Bloomberg-backed gun group spending $5M in Iowa, North Carolina Senate races

Everytown for Gun Safety, the group co-founded by former New York Mayor Mike Bloomberg, is launching a $5 million TV ad buy in Iowa and North Carolina this week, marking the first major round of spending from the organization in Senate races this year.

The group, which promotes stricter gun laws, announced earlier this year it would spend at least $60 million on elections in 2020, with a focus on flipping Republican-held Senate seats. Iowa and North Carolina represent two of the most critical states in the country for determining which party controls the Senate next year, and both have seen massive investments in TV ads from outside groups in both parties.

The ads start running Tuesday and are negative spots criticizing GOP Sens. Joni Ernst of Iowa and Thom Tillis of North Carolina. They aren't specifically about gun control measures, but rather accuse both senators of being beholden to "special interests" including the "gun lobby" and the insurance industry. Everytown for Gun Safety Victory Fund is spending nearly $3.2 million on TV and digital platforms in North Carolina, and nearly $2.2 million in Iowa.

Sen. Thom Tillis, R-N.C., attends a Senate Judiciary Committee hearing on police use of force and community relations on on Capitol Hill, Tuesday, June 16, 2020 in Washington. (Tom Williams/CQ Roll Call/Pool via AP)
Sen. Thom Tillis, R-N.C., attends a Senate Judiciary Committee hearing on police use of force and community relations on on Capitol Hill, Tuesday, June 16, 2020 in Washington. (Tom Williams/CQ Roll Call/Pool via AP)

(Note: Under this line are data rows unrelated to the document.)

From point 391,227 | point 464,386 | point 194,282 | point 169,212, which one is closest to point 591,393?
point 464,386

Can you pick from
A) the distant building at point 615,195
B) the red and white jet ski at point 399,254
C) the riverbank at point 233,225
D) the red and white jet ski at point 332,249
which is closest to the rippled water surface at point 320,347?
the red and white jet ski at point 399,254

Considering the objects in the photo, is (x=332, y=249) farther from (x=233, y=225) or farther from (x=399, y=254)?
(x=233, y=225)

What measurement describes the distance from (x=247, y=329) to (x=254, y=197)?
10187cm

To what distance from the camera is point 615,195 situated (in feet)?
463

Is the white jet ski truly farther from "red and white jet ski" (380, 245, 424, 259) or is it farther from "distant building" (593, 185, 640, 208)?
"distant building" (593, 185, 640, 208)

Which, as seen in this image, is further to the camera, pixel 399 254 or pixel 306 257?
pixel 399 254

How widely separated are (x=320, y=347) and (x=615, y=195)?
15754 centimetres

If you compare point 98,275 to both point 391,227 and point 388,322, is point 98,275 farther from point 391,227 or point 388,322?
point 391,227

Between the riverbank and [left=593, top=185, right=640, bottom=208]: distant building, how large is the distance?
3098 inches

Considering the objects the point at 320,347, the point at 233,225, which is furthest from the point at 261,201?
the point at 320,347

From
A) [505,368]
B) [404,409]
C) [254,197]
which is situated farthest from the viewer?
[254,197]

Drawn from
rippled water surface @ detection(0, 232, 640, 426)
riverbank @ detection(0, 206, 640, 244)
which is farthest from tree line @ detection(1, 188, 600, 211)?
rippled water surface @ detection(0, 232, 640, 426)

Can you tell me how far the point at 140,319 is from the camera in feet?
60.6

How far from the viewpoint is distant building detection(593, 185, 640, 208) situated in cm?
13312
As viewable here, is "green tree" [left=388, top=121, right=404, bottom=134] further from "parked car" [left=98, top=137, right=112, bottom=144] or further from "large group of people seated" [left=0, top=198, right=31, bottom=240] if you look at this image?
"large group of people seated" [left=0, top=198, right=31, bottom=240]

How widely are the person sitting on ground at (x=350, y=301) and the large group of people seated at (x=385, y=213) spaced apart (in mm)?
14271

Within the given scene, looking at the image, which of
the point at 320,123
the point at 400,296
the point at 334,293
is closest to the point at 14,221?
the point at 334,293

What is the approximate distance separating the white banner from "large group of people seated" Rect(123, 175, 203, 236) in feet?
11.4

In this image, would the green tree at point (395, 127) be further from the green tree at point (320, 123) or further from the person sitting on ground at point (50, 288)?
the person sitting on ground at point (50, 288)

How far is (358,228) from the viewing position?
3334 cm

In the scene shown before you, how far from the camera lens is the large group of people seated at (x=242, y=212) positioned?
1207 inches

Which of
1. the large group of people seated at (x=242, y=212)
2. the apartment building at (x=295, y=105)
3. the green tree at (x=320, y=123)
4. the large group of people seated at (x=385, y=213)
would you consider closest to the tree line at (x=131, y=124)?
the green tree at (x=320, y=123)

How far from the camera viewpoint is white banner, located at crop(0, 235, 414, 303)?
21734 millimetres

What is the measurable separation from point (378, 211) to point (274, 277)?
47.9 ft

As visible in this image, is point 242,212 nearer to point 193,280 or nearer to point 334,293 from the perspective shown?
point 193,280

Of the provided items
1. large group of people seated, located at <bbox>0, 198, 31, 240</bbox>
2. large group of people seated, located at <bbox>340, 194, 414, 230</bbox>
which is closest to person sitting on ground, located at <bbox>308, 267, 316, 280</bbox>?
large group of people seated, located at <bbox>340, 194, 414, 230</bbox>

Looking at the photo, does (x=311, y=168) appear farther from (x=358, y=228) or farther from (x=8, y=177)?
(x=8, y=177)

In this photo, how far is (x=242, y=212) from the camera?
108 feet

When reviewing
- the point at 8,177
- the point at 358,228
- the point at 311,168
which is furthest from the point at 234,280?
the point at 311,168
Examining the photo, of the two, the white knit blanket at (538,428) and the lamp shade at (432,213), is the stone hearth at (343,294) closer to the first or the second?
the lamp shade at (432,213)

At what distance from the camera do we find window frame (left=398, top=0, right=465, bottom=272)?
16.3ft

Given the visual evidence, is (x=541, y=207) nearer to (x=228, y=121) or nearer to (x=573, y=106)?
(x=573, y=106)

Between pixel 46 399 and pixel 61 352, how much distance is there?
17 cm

"Last year, we saw historic movement on gun safety from the U.S. House, but without gun safety champions in the Senate and changing the composition of that chamber, the House legislation will just continue to collect dust on [Majority Leader Mitch] McConnell's desk," Charlie Kelly, Everytown's senior political adviser, said in an interview.

Everytown endorsed 11 Democrats in Senate races earlier this year, including Cal Cunningham in North Carolina and Theresa Greenfield in Iowa, along with challengers in other critical battlegrounds.

The group's ads in Iowa and in North Carolina have similar themes. In the North Carolina spot, a narrator says lobbyists "got what they wanted" from Tillis. In Iowa, the ad riffs on Ernst's famous ad from her 2014 campaign in which she said she would go to Washington to "make 'em squeal."

"She said she'd go to Washington and make them squeal. Joni Ernst broke that promise to Iowa and made the special interests her top priority," a narrator says in the ad.

Brendan Conley, a spokesman for Ernst, in a statement called Bloomberg an "anti-farmer billionaire" and said that the ad campaign showed Greenfield "is already in his liberal special interest pocket."